The outlook for passenger airlines in the high yield market is negative by most accounts, and some analysts predict the industry will hit bottom over the next eight weeks.
While the airline industry as a whole has been plagued by difficulties and setbacks - wrecked labor relations, rising fuel costs, weather problems, and less demand for overseas travel - high yield issuers have been hit especially hard. Each of the major carriers posted losses in the third quarter and analysts expect earnings to continue to fall in the coming months.
Among the major high yield carriers, analysts predict U.S. Airways will post the biggest losses. Earnings in the third quarter are expected to fall 115%, compounded by a projected loss of another 105% in the fourth quarter. The airline is expected to end with year over year losses of 627%. (First Call estimates can reflect a decrease of more than 100% when the company is expecting a loss.)
Continental Airlines also will be posting losses this year. Third quarter earnings are expected to be down 21%, and down another 16% in the fourth quarter, ending the year down a total of 14%. Trans World Airlines and Northwest Airlines are also posting losses this year.
"Investors should not lose sight of the fact that this is a cyclical industry. As labor costs go up and non-labor costs go down, the industry's operating leverage may increase," said John Kollar, managing director at Bear Stearns.
In the last week of September, airline stocks outperformed the broader market, but ended the week down an average of 2%.
Helane Becker of Buckingham Research Group speculates airlines will top the list when investors begin looking for undervalued stocks in industries with improving fundamentals in late November or December.
According to Becker, labor accounts for 35% to 40% of a passenger airline's total operating costs, and relations between management and unionized workers are their lowest point in years, perhaps ever. In recent months, labor agreements have been rejected by U.S. Airways' Mechanics' and TWA's Mechanics' Unions.
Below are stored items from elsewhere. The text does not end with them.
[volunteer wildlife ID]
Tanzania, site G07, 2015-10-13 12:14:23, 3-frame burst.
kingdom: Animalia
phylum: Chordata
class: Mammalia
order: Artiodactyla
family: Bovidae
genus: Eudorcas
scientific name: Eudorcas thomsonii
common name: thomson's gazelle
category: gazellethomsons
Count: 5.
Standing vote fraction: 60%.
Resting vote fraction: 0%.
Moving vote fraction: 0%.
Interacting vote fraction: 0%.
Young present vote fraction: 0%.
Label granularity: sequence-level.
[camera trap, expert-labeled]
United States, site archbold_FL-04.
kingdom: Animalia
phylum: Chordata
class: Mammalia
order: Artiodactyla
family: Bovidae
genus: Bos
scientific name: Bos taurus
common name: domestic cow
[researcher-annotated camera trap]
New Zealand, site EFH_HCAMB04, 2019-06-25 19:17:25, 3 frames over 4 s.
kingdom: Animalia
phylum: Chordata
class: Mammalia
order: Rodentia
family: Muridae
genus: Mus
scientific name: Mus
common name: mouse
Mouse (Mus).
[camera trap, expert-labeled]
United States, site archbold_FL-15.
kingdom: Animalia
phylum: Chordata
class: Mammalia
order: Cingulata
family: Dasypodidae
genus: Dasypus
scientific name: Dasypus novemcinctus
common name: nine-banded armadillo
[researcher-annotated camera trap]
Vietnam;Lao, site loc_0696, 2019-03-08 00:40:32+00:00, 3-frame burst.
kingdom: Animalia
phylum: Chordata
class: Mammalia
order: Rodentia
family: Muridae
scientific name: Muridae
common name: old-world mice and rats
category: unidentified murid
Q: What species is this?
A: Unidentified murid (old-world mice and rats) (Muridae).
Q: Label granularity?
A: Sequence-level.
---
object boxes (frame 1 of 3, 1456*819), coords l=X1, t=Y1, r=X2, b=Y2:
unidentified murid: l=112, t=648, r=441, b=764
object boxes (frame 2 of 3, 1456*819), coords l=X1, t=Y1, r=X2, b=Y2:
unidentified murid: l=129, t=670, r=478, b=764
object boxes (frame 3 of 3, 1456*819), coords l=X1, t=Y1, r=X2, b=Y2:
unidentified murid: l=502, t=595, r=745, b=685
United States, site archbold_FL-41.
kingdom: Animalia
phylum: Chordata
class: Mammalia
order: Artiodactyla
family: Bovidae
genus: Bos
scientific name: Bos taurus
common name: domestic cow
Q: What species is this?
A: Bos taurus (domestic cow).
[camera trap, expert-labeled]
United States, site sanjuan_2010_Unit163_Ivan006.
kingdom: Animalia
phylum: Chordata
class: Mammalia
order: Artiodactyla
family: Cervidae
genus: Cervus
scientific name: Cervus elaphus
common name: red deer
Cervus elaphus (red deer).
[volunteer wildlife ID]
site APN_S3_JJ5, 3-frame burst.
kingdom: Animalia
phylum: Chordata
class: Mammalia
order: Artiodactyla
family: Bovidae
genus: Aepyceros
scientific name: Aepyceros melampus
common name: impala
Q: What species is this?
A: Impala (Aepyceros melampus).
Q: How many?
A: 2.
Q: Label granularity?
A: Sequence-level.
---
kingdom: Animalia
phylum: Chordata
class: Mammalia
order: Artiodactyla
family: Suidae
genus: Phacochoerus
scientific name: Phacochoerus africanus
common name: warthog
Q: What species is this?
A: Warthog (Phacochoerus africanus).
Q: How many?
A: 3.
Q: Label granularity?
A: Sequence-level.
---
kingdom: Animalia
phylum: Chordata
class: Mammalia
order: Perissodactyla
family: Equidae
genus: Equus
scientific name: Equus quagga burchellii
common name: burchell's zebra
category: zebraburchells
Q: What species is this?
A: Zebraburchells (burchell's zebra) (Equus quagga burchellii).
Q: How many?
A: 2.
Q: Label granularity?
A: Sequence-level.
However, Delta Airlines reached a tentative agreement with its pilots late in September that may signal a change in labor relations throughout the industry. Though Delta is not a high yield issuer, as the nation's third-largest airline in terms operating revenues, its management policies are often seen as a marker of the industry environment.
The agreement is considered favorable by Becker in two respects. First, it is the first time this year a labor agreement has been accepted without first being rejected. And, these wage rates are closer to management's initial offer than pilots' demands.
Kollar, on the other hand, does not agree that Delta's agreement is a positive sign for management.
"Theoretically, the Delta deal is the sweetest deal out there right now," he said, "My expectation would be that the resolution of the Delta contract may eventually push up pricing and further push up the pilot contract resolution cost for other airlines going forward." Higher labor costs may translate into thinner profit margins that may have to be managed by capacity decisions including fare increases and lower commission costs.
Oil prices and weather, for their part, have hampered airlines earnings as well.
Following OPEC's decision two weeks ago to maintain production limits, fuel prices have continued to rise. Jet fuel prices ended the week of Sept. 22 at $0.64 a gallon, down 2.5% from the beginning of the week, but up 39% from a year ago. However, some energy analysts expect prices to peak over the coming months, as current high levels are considered unsustainable.
Severe weather along the eastern seaboard in late August and September sliced into airlines' revenues, especially those with major hubs in the Northeast. On the Thursday that Hurricane Floyd struck the northeast, U.S. Airways canceled about 40% of its flights. Continental canceled 715 flights over a 3-day period, mostly in its Newark hub as a result of the storm. Industry-wide revenues on domestic travel are expected to be down between 7% and 8% in September.